Dataset section section start
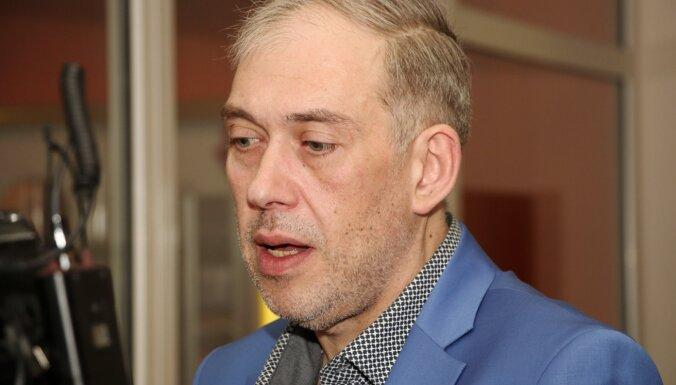 'Četru baltu kreklu' direktors iedzinis parādos Normundu Jakušonoku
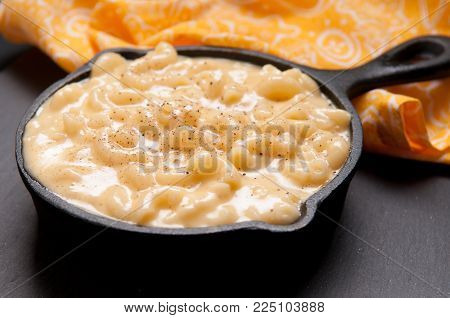 cast iron pan of macaroni and cheese, mac n cheese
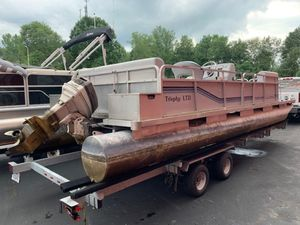 Used Trophy 2424 Pontoon Boat For Sale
Dataset section section end
— What needs to be done —
Return the listing unchanged except for the pictures, which should be dropped.

— Output —
 'Četru baltu kreklu' direktors iedzinis parādos Normundu Jakušonoku
 cast iron pan of macaroni and cheese, mac n cheese
 Used Trophy 2424 Pontoon Boat For Sale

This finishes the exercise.